====== ITEMS ======
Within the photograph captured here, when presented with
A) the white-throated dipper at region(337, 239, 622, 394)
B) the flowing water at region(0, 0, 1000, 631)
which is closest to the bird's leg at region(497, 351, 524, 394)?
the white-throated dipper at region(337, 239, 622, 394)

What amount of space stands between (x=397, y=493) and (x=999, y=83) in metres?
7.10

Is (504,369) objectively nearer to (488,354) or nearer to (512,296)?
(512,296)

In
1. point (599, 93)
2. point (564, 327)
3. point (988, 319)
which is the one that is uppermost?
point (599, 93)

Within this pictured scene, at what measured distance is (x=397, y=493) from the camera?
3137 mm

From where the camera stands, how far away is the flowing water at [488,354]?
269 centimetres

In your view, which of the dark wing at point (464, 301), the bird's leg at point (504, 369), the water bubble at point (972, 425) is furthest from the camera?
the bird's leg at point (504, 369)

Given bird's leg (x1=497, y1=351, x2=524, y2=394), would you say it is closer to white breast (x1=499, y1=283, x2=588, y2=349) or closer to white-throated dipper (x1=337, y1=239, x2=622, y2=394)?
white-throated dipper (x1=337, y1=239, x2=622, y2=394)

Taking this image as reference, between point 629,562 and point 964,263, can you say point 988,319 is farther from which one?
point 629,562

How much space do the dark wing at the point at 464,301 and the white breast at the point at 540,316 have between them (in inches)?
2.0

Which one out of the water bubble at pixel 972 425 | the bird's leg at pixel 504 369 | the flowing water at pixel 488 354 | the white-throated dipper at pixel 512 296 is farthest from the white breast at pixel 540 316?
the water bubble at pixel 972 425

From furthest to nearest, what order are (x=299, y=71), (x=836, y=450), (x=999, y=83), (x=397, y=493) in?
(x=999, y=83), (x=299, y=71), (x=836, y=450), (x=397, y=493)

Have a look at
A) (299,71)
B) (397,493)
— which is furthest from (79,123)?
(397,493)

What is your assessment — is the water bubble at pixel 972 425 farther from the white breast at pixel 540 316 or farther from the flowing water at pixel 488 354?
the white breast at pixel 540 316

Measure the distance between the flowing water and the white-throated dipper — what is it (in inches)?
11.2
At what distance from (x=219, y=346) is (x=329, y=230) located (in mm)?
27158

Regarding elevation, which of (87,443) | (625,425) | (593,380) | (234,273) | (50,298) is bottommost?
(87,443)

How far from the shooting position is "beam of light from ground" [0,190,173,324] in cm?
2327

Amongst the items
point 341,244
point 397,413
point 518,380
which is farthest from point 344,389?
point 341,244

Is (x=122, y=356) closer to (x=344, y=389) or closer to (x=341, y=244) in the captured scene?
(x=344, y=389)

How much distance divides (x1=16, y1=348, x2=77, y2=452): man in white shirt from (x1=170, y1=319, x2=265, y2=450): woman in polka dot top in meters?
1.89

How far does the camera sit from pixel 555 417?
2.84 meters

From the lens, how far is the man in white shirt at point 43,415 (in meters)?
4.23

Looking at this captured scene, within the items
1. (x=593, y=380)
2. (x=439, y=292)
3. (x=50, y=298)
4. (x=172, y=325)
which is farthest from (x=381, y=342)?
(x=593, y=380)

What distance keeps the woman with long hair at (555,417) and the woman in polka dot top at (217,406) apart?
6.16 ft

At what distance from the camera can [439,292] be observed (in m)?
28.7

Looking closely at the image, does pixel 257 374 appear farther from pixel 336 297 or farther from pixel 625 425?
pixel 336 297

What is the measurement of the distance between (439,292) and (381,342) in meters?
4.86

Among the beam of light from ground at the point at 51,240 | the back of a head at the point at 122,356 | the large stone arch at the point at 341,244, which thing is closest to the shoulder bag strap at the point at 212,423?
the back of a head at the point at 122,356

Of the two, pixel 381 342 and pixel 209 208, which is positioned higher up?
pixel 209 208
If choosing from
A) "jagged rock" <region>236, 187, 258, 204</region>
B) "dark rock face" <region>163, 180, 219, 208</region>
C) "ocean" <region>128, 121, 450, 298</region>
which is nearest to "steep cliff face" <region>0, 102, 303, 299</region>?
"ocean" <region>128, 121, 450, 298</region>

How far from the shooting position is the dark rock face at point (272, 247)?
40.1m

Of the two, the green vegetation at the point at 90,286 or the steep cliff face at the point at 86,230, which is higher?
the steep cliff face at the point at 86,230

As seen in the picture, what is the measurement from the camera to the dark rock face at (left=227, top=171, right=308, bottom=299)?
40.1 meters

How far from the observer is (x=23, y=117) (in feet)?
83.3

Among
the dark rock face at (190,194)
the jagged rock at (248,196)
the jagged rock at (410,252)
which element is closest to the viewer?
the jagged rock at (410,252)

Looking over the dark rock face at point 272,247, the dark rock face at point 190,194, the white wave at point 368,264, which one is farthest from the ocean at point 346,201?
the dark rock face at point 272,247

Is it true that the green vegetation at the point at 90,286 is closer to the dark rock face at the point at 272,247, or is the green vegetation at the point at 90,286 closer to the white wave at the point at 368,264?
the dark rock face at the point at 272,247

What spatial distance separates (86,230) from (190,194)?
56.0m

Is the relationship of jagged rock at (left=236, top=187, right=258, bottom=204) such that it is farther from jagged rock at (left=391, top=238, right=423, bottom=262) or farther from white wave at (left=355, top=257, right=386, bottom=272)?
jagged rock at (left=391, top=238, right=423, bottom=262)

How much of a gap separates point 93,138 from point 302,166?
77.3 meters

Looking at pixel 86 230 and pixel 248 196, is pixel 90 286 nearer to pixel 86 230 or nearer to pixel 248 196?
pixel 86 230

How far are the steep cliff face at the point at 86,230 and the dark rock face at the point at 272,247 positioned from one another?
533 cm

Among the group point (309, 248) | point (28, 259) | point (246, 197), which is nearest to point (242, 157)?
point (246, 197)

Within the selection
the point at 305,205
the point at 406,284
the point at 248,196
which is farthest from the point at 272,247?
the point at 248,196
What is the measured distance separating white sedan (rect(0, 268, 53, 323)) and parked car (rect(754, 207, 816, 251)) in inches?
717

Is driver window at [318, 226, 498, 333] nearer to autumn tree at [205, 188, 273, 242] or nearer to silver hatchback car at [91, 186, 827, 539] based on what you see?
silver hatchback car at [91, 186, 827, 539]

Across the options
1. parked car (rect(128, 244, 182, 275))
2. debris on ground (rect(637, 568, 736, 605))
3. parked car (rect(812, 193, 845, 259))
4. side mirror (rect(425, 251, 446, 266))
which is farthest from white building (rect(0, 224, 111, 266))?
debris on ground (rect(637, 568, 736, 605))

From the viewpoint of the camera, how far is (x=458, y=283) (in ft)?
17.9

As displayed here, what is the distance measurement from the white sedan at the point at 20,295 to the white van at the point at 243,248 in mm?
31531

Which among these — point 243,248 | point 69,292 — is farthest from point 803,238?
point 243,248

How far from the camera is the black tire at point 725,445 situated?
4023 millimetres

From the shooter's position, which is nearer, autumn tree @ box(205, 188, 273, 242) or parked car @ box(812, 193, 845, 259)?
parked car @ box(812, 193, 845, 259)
======
# THE TASK:
Copy all of the rows above word for word, leaving none out.

# EXERCISE RESULT:
Within the photograph captured here, when presented with
A) the white-throated dipper at region(337, 239, 622, 394)
B) the flowing water at region(0, 0, 1000, 631)
which is closest to the bird's leg at region(497, 351, 524, 394)?
the white-throated dipper at region(337, 239, 622, 394)

What amount of space stands between (x=397, y=493) and (x=999, y=83) in metres?
7.10

Is (504,369) objectively nearer to (488,354) or nearer to (512,296)?
(512,296)

In
1. point (599, 93)
2. point (564, 327)
3. point (988, 319)
which is the one that is uppermost?
point (599, 93)

Within this pictured scene, at what measured distance is (x=397, y=493) from the camera?
3137 mm

From where the camera stands, how far away is the flowing water at [488,354]?
269 centimetres

In your view, which of the dark wing at point (464, 301), the bird's leg at point (504, 369), the water bubble at point (972, 425) is furthest from the camera?
the bird's leg at point (504, 369)

Given bird's leg (x1=497, y1=351, x2=524, y2=394), would you say it is closer to white breast (x1=499, y1=283, x2=588, y2=349) or closer to white-throated dipper (x1=337, y1=239, x2=622, y2=394)?
white-throated dipper (x1=337, y1=239, x2=622, y2=394)

Taking this image as reference, between point 629,562 and point 964,263, can you say point 988,319 is farther from which one?
point 629,562

How much space do the dark wing at the point at 464,301 and the white breast at the point at 540,316 have between them (in inches)?
2.0

Which one out of the water bubble at pixel 972 425 | the bird's leg at pixel 504 369 | the flowing water at pixel 488 354 | the white-throated dipper at pixel 512 296 is farthest from the white breast at pixel 540 316?
the water bubble at pixel 972 425

From furthest to nearest, what order are (x=299, y=71), (x=836, y=450), (x=999, y=83), (x=397, y=493) in?
(x=999, y=83), (x=299, y=71), (x=836, y=450), (x=397, y=493)

Have a look at
A) (299,71)
B) (397,493)
— which is furthest from (79,123)?
(397,493)

What is your assessment — is the water bubble at pixel 972 425 farther from the white breast at pixel 540 316 or farther from the flowing water at pixel 488 354?
the white breast at pixel 540 316

Measure the distance between the flowing water and the white-throated dipper — what is it (in inches)?
11.2
At what distance from (x=219, y=346) is (x=329, y=230) located (in mm)?
27158

Regarding elevation, which of (87,443) | (625,425) | (593,380) | (234,273) | (50,298) is bottommost?
(87,443)

How far from the shooting position is "beam of light from ground" [0,190,173,324] in cm?
2327

Amongst the items
point 341,244
point 397,413
point 518,380
which is farthest from point 344,389?
point 341,244

Is (x=122, y=356) closer to (x=344, y=389) or closer to (x=341, y=244) in the captured scene?
(x=344, y=389)

How much distance divides (x1=16, y1=348, x2=77, y2=452): man in white shirt from (x1=170, y1=319, x2=265, y2=450): woman in polka dot top in meters?
1.89

How far does the camera sit from pixel 555 417?
2.84 meters

From the lens, how far is the man in white shirt at point 43,415 (in meters)?
4.23

Looking at this captured scene, within the items
1. (x=593, y=380)
2. (x=439, y=292)
3. (x=50, y=298)
4. (x=172, y=325)
which is farthest from (x=381, y=342)?
(x=593, y=380)

What distance keeps the woman with long hair at (555,417) and the woman in polka dot top at (217,406) apart?
6.16 ft

At what distance from the camera can [439,292] be observed (in m)?
28.7

Looking closely at the image, does pixel 257 374 appear farther from pixel 336 297 or farther from pixel 625 425?
pixel 336 297

What is the measurement of the distance between (439,292) and (381,342) in meters?
4.86

Among the beam of light from ground at the point at 51,240 | the back of a head at the point at 122,356 | the large stone arch at the point at 341,244, which thing is closest to the shoulder bag strap at the point at 212,423?
the back of a head at the point at 122,356

Of the two, pixel 381 342 and pixel 209 208, which is positioned higher up?
pixel 209 208
If choosing from
A) "jagged rock" <region>236, 187, 258, 204</region>
B) "dark rock face" <region>163, 180, 219, 208</region>
C) "ocean" <region>128, 121, 450, 298</region>
which is nearest to "steep cliff face" <region>0, 102, 303, 299</region>?
"ocean" <region>128, 121, 450, 298</region>

How far from the shooting position is the dark rock face at point (272, 247)?
40.1m

Of the two, the green vegetation at the point at 90,286 or the steep cliff face at the point at 86,230, which is higher?
the steep cliff face at the point at 86,230

As seen in the picture, what is the measurement from the camera to the dark rock face at (left=227, top=171, right=308, bottom=299)?
40.1 meters

How far from the observer is (x=23, y=117) (in feet)?
83.3

Among
the dark rock face at (190,194)
the jagged rock at (248,196)
the jagged rock at (410,252)
which element is closest to the viewer?
the jagged rock at (410,252)

Looking over the dark rock face at point 272,247, the dark rock face at point 190,194, the white wave at point 368,264, which one is farthest from the ocean at point 346,201?
the dark rock face at point 272,247

Is it true that the green vegetation at the point at 90,286 is closer to the dark rock face at the point at 272,247, or is the green vegetation at the point at 90,286 closer to the white wave at the point at 368,264?
the dark rock face at the point at 272,247

What spatial distance separates (86,230) from (190,194)?
56.0m

Is the relationship of jagged rock at (left=236, top=187, right=258, bottom=204) such that it is farther from jagged rock at (left=391, top=238, right=423, bottom=262) or farther from white wave at (left=355, top=257, right=386, bottom=272)?
jagged rock at (left=391, top=238, right=423, bottom=262)

How much of a gap separates point 93,138 from point 302,166?
77.3 meters

Looking at pixel 86 230 and pixel 248 196, is pixel 90 286 nearer to pixel 86 230 or nearer to pixel 248 196?
pixel 86 230

How far are the steep cliff face at the point at 86,230 and the dark rock face at the point at 272,247 positioned from one another?
533 cm

Among the group point (309, 248) | point (28, 259) | point (246, 197), which is nearest to point (242, 157)?
point (246, 197)

Within the selection
the point at 305,205
the point at 406,284
the point at 248,196
which is farthest from the point at 272,247?
the point at 248,196
What is the measured distance separating white sedan (rect(0, 268, 53, 323)) and parked car (rect(754, 207, 816, 251)) in inches?
717

Is driver window at [318, 226, 498, 333] nearer to autumn tree at [205, 188, 273, 242] or nearer to silver hatchback car at [91, 186, 827, 539] based on what you see?
silver hatchback car at [91, 186, 827, 539]

Across the options
1. parked car (rect(128, 244, 182, 275))
2. debris on ground (rect(637, 568, 736, 605))
3. parked car (rect(812, 193, 845, 259))
4. side mirror (rect(425, 251, 446, 266))
which is farthest from white building (rect(0, 224, 111, 266))?
debris on ground (rect(637, 568, 736, 605))

From the viewpoint of the camera, how far is (x=458, y=283) (in ft)?
17.9

As displayed here, what is the distance measurement from the white sedan at the point at 20,295 to the white van at the point at 243,248 in mm?
31531

Which among these — point 243,248 | point 69,292 — is farthest from point 803,238?
point 243,248

How far from the camera is the black tire at point 725,445 situated?
4023 millimetres

From the shooter's position, which is nearer, autumn tree @ box(205, 188, 273, 242) or parked car @ box(812, 193, 845, 259)?
parked car @ box(812, 193, 845, 259)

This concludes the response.